─── Passage for review
The critical section is a code segment where shared variables can be accessed. Atomic action (an indivisible sequence of operations that must complete without interruption) is required in a critical section. In other words, only one process can execute in its critical section at a time. All the other processes have to wait to execute in their critical sections.

We can avoid race conditions in critical sections by treating the critical section as an atomic instruction. Proper thread synchronization using locks or atomic variables can also prevent race conditions.

A race condition can be difficult to reproduce and debug because the end result is nondeterministic and depends on the relative timing between interfering threads.

Review this material in Introduction to Race Conditions and Avoiding Race Conditions in SharedArrayBuffers with Atomics.

 

3c. Discuss interprocess communication

  • Define an interprocess communication (IPC).

Interprocess communication (IPC) refers to the way operating systems allow processes to manage shared data. These mechanisms or constructs are necessary since resources are limited in practical computing. These days, size is of particular concern.

In practical computing, where the resources the operating system schedules are limited, it is desirable, and often necessary, for different processes to share memory allocation. Since memory space is shared, it is terribly important for interprocess communication to occur in the intended fashion, with extreme logic.

Review this material in Mutual Exclusion, Semaphores, Monitors, and Condition Variables.

 

3d. Describe how semaphores can be used in an operating system

  • Define a semaphore.
──────
─── Information shown
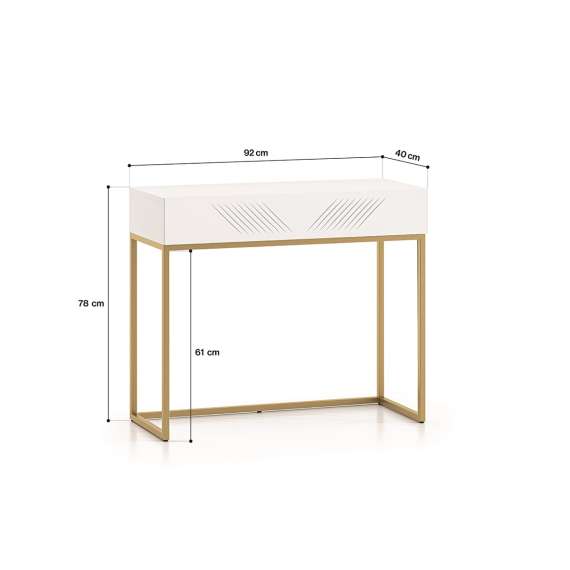 Sminkebord Clear - 92x78 cm - hvit matt - 1 skuff - metall ramme
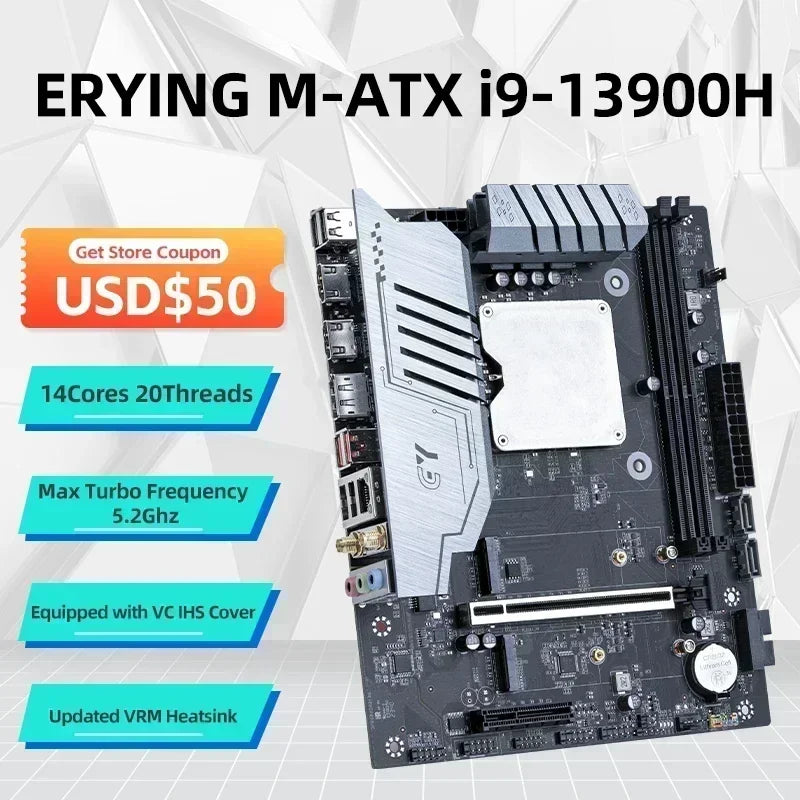 ERYING DIY-Motherboard mit Onboard-Core-CPU-Interpose-Kit i9 13900H i9-13900H DDR4 Gaming-PC Desktop-Computer Montageset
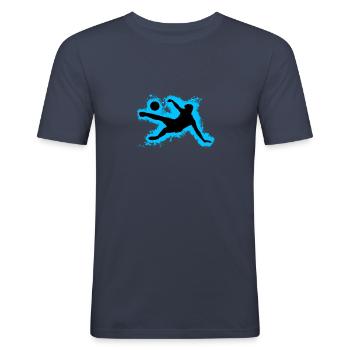 Sports Football Light Blue and Black Outline - Men's Slim Fit T-Shirt - navy - Front - Nik (191cm)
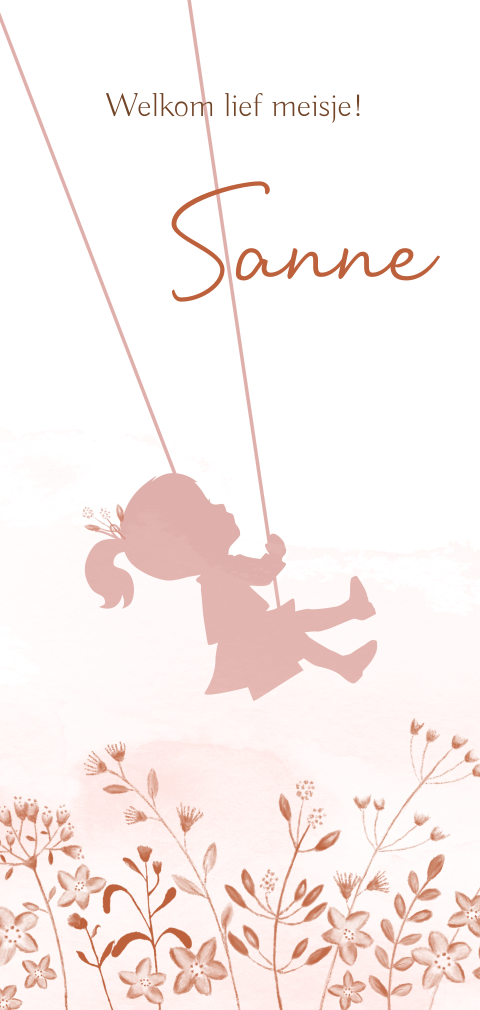 Schattig geboortekaartje meisje op schommel en bloemen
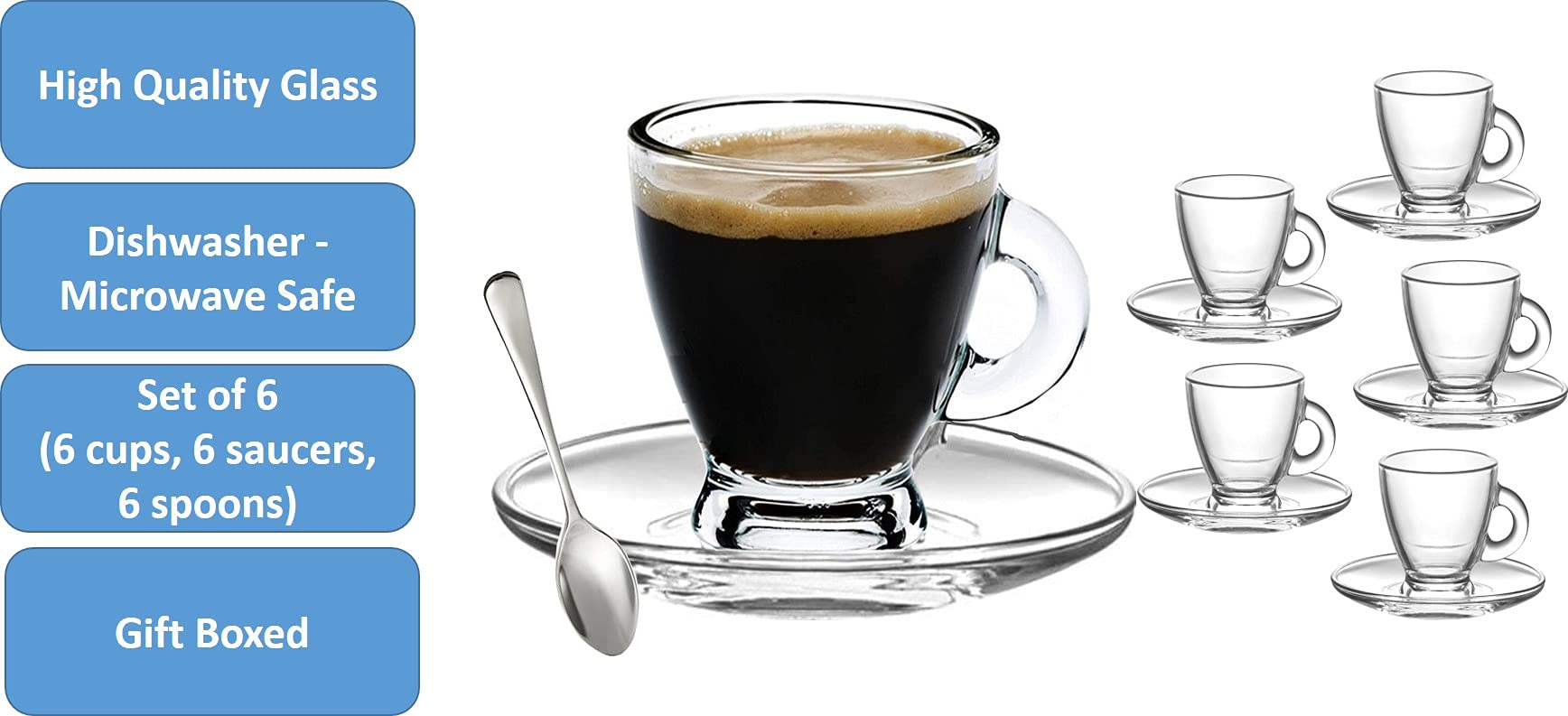 Premium Clear Glass Espresso Cups Set - 3.2 oz Demitasse with Saucers & Stainless Steel Spoons (6-Piece) - Perfect for Italian Coffee, After-Dinner Drinks & Elegant Entertaining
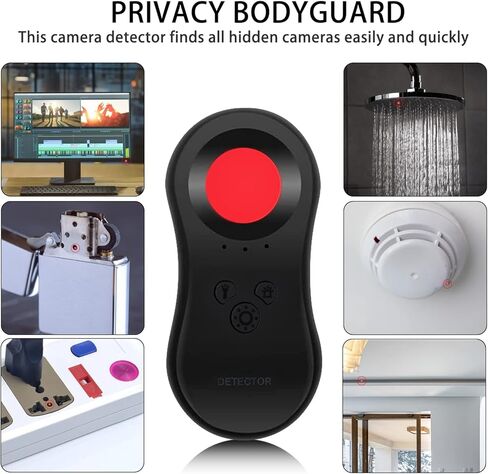 PAKESI Hidden Camera Detector,Pocket Sized Anti Spy Camera Finder Locates Hidden Camera,Chargeable Anti Theft Alarm with LED Flashlights for Home Office Travel -(Mini Black) in Kuwait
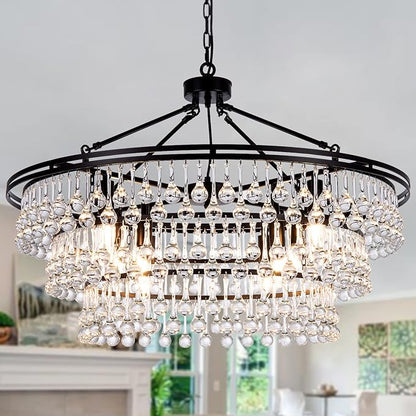 Wellmet Large Black Farmhouse Chandelier - 32" Round Modern Crystal Teardrop Chandelier for Dining Room, Bedroom, Kitchen, Hallway, Closet, Living Room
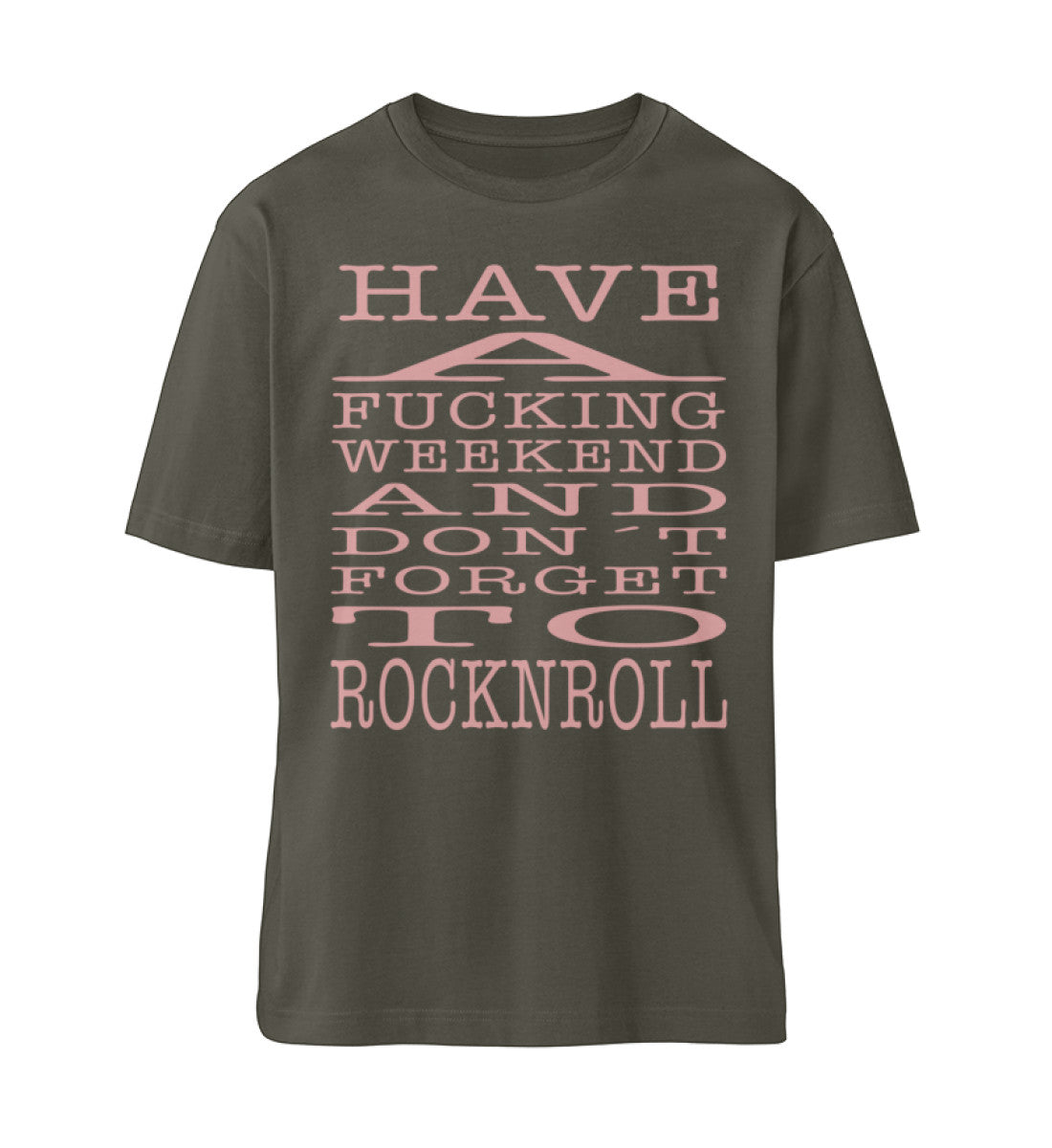 Khaki T-Shirt Unisex für Damen und Herren Relaxed Fit bedruckt in weiß mit Design der Kollektion Rocknroll Weekend und dem Logo Schriftzug von Roger Rockawoo Clothing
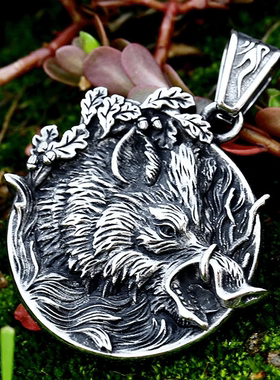 ROCK PUNK时尚仿古做旧霸气野猪吊坠 复古个性钛钢男士项链潮挂件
──────
#### [Problem description]
According to the review notes on critical sections and interprocess communication, why can a race condition be difficult to reproduce and debug? The items have nothing to do with the work here.

#### [Completed task]
Its end result is nondeterministic and depends on the relative timing between interfering threads.